University of Arizona Professor Gary Schwartz, PhD believes he has proven that death is not the end of our individual existences.

In his book, The Afterlife Experiments, he discusses his pivotal study of mediums and after-death communications. Schwartz, who earned his doctorate at Harvard and taught at Yale, headed  UA’s former Human Energy Systems Laboratory, now part of the Laboratory for Advances in Consciousness and Health.

Authentic mediums do exist.

The mediums relayed accurate information up to 83 percent of the time compared to 36 percent for the control group. Schwartz noted one trial where Susan Northrup reported more than 120 pieces of information with an 80 percent accuracy rate.

In addition, the mediums repeatedly validated their peers by elaborating on details brought out in earlier readings, revealing a more complete picture of what the deceased person conveyed.

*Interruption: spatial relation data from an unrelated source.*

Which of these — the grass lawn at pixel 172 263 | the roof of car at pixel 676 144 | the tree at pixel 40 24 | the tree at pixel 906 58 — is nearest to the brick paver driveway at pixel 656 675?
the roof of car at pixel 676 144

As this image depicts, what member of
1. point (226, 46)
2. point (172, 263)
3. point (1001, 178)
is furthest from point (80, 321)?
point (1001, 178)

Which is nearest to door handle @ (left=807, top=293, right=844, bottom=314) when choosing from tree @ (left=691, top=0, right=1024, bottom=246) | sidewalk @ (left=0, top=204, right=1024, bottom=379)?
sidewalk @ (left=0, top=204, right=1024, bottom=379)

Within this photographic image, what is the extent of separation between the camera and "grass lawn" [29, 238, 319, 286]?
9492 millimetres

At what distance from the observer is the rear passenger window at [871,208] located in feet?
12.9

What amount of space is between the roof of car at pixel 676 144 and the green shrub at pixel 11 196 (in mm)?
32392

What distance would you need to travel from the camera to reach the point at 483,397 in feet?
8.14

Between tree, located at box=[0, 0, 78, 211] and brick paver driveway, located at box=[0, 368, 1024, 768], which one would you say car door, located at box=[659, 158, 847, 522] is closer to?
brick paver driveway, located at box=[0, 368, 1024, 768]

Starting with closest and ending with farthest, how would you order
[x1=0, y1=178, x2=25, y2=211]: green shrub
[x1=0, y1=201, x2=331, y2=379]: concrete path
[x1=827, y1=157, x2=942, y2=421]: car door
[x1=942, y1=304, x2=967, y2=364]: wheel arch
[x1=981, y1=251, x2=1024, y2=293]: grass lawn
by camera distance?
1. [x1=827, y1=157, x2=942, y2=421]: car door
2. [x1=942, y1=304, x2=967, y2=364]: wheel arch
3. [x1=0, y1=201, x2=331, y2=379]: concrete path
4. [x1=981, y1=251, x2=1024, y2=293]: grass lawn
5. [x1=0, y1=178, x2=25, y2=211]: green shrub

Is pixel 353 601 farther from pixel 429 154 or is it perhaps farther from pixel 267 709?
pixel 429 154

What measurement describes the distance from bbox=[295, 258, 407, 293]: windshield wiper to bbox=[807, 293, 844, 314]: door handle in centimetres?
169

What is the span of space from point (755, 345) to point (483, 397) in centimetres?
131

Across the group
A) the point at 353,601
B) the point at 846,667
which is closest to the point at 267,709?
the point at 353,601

Schwartz said his findings showed “remarkable replication rates….guessing and chance cannot account for the accuracy of this data.”

Quantum physics inspired this study.

Schwartz mulled how the night sky shows us what used to be, not how it is. Scientists know the twinkling stars we see could have extinguished long ago. This led him to dwell on how energy continues well beyond the demise of its physical structure. He wondered if the same concept applied to human energy, or our souls.

This led him to study whether mediums could obtain accurate, unique and verifiable information from the dead.

Skeptics were key to the study’s design.

Keenly aware of the probability of mediumship fraud, Schwartz enlisted other skeptic scientists to serve on an advisory board. He also brainstormed with a psychic magician (who uses the art of illusion to discredit mediums) and a professional cold reader (who interprets body language and expressions and asks general leading questions to extract information from the sitter).

To keep UA’s data as pure as possible, mediums:

  • Didn’t know the identity of sitters (the people being read by the mediums). Even if the mediums could find out, sitters were randomly assigned to see some mediums, but not all—rendering advance research useless.
  • Were blind to the sitters; subjects sat behind them and a screen, so mediums couldn’t read expressions or body language.
  • Were periodically instructed to perform silent readings (sitters remained quiet), thus eliminating any voice or verbal clues to what was said. During periods when sitters were allowed to respond, they were limited to yes or no answers.
  • Occasionally provided remote readings of unknown subjects who were out of town. Later, mediums would meet these sitters over the phone so researchers could study how reading accuracy differed when direct contact over the phone or in person was not available.

High profile mediums agreed to be studied.

Schwartz recruited mediums (among them John Edward, Suzanne Northrup and George Anderson) to participate.

Psychic abilities and mediumship are different.

As some of the data conveyed by the mediums were unknown by the sitters (details were later verified by others who knew the departed), Schwartz surmised that the seers were not reading minds (psychic abilities) and could’ve only received the information from the crossed over souls.

The Afterlife Experiments is fascinating and a must read for believers and skeptics alike.